Uitspraak
OVERWEGINGEN
.
Centrale Raad van Beroep
In deze zaak gaat het om de opschorting en intrekking van de bijstand van appellant op grond van de Wet werk en bijstand (WWB). Appellant had bijstand ontvangen sinds 14 december 2011, maar weigerde op 19 september 2013 zijn medewerking aan een huisbezoek dat door handhavingsmedewerkers van de gemeente Velsen was aangevraagd. Ondanks dat appellant tijdens het gesprek met de handhavingsmedewerkers werd geïnformeerd over de gevolgen van zijn weigering, volhardde hij in zijn besluit om geen toestemming te geven voor het huisbezoek. Het college van burgemeester en wethouders van Velsen besloot daarop de bijstand van appellant op te schorten en later in te trekken, omdat hij niet had meegewerkt aan het huisbezoek.

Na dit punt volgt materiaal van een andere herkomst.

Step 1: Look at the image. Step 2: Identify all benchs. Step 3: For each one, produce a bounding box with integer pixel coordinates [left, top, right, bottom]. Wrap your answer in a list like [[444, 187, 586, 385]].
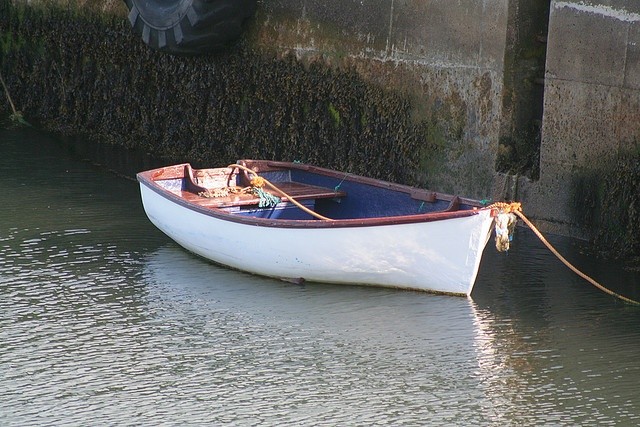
[[170, 181, 347, 219]]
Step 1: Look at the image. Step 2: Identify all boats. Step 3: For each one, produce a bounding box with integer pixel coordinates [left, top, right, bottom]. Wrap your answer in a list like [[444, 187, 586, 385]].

De Centrale Raad van Beroep bevestigde de beslissing van het college. De Raad oordeelde dat appellant onvoldoende medewerking had verleend en dat de opschorting en intrekking van de bijstand terecht waren. De Raad wees erop dat de hersteltermijn van vijf minuten die aan appellant was gegeven, voldoende was, en dat zijn argumenten over zijn Somalische afkomst en wantrouwen jegens autoriteiten niet konden leiden tot een ander oordeel. De Raad concludeerde dat appellant niet tijdig had gereageerd op het verzoek om medewerking en dat de intrekking van de bijstand op een juiste grondslag berustte.